# Questions about scenes in images
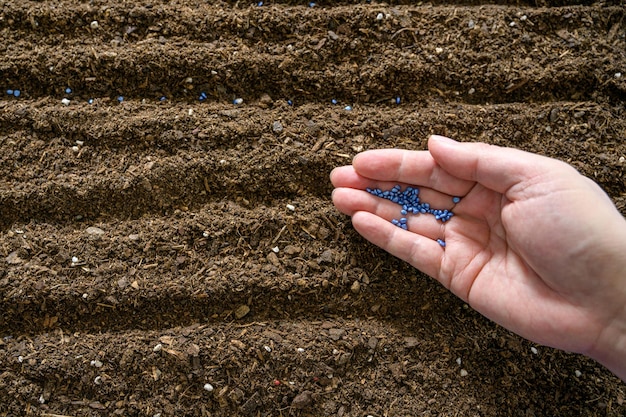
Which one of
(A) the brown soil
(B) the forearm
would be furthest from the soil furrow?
(B) the forearm

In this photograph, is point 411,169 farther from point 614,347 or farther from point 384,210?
point 614,347

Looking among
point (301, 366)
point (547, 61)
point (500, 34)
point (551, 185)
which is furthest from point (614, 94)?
point (301, 366)

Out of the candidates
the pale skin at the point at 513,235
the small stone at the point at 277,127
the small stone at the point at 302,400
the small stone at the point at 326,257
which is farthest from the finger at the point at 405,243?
the small stone at the point at 302,400

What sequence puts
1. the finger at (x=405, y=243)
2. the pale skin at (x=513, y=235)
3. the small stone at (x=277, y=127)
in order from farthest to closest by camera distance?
1. the small stone at (x=277, y=127)
2. the finger at (x=405, y=243)
3. the pale skin at (x=513, y=235)

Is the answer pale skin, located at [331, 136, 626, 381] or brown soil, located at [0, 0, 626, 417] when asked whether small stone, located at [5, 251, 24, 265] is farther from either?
pale skin, located at [331, 136, 626, 381]

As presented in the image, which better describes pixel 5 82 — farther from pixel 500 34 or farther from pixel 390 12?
pixel 500 34

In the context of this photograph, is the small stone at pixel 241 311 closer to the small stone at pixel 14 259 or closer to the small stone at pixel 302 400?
the small stone at pixel 302 400

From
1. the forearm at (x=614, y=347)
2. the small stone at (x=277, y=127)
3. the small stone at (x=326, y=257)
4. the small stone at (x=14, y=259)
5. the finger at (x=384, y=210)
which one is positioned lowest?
the small stone at (x=14, y=259)
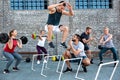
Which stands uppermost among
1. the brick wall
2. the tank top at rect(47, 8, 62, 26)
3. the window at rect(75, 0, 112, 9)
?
the window at rect(75, 0, 112, 9)

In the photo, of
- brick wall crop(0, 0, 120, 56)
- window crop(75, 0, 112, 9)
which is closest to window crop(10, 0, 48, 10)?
brick wall crop(0, 0, 120, 56)

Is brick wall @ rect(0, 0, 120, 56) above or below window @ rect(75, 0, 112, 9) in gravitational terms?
below

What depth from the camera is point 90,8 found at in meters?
17.8

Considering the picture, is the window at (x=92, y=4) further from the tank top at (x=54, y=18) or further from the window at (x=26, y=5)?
the tank top at (x=54, y=18)

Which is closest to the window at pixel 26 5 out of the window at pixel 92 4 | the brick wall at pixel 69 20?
the brick wall at pixel 69 20

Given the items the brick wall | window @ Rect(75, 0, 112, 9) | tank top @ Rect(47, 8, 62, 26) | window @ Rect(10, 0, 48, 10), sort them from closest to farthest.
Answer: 1. tank top @ Rect(47, 8, 62, 26)
2. the brick wall
3. window @ Rect(10, 0, 48, 10)
4. window @ Rect(75, 0, 112, 9)

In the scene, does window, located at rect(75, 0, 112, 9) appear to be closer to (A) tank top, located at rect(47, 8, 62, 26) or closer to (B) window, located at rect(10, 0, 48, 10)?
(B) window, located at rect(10, 0, 48, 10)

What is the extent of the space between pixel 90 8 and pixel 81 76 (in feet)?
24.3

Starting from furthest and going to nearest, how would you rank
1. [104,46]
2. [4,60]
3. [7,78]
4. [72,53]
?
[4,60]
[104,46]
[72,53]
[7,78]

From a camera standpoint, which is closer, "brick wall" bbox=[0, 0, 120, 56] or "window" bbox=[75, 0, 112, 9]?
"brick wall" bbox=[0, 0, 120, 56]

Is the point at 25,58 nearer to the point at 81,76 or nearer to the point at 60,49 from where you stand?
the point at 60,49

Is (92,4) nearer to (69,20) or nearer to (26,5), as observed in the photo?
(69,20)

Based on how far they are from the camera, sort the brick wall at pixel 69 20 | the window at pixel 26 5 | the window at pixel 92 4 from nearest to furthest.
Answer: the brick wall at pixel 69 20 < the window at pixel 26 5 < the window at pixel 92 4

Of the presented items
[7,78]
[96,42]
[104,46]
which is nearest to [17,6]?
[96,42]
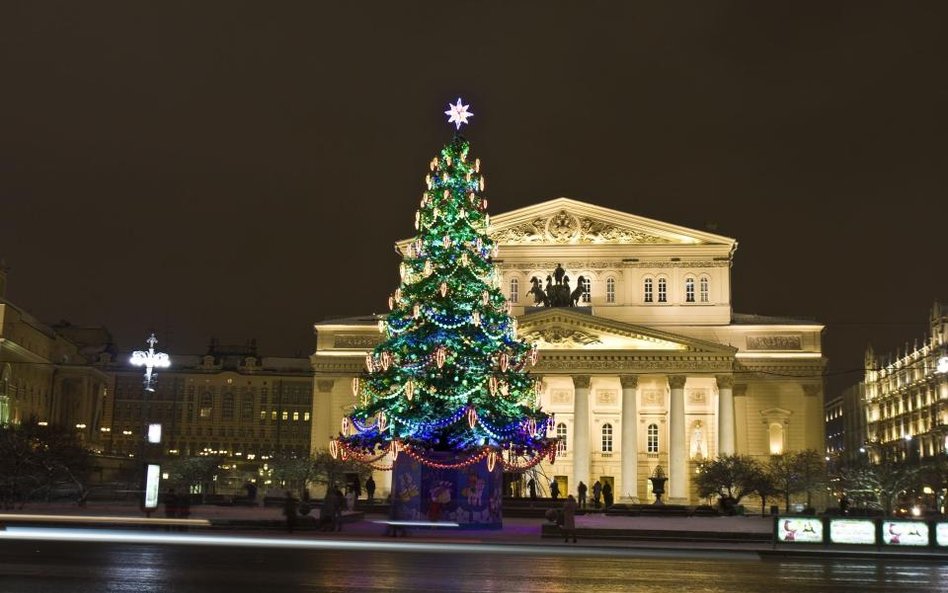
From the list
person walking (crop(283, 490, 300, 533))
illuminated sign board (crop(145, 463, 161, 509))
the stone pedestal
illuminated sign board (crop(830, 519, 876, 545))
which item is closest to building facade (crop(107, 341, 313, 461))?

# WHAT TO WORK ON
Rewrite the lines from the line with "Given the items" up to and including the line with "4. window @ Rect(75, 0, 112, 9)", changing "sort" to "arrange" and leaving everything else as it is.

# SOLUTION FOR THIS TASK
Given the items the brick wall | window @ Rect(75, 0, 112, 9) | tank top @ Rect(47, 8, 62, 26) | window @ Rect(10, 0, 48, 10), arrange them from closest to farthest.
Answer: 1. tank top @ Rect(47, 8, 62, 26)
2. the brick wall
3. window @ Rect(10, 0, 48, 10)
4. window @ Rect(75, 0, 112, 9)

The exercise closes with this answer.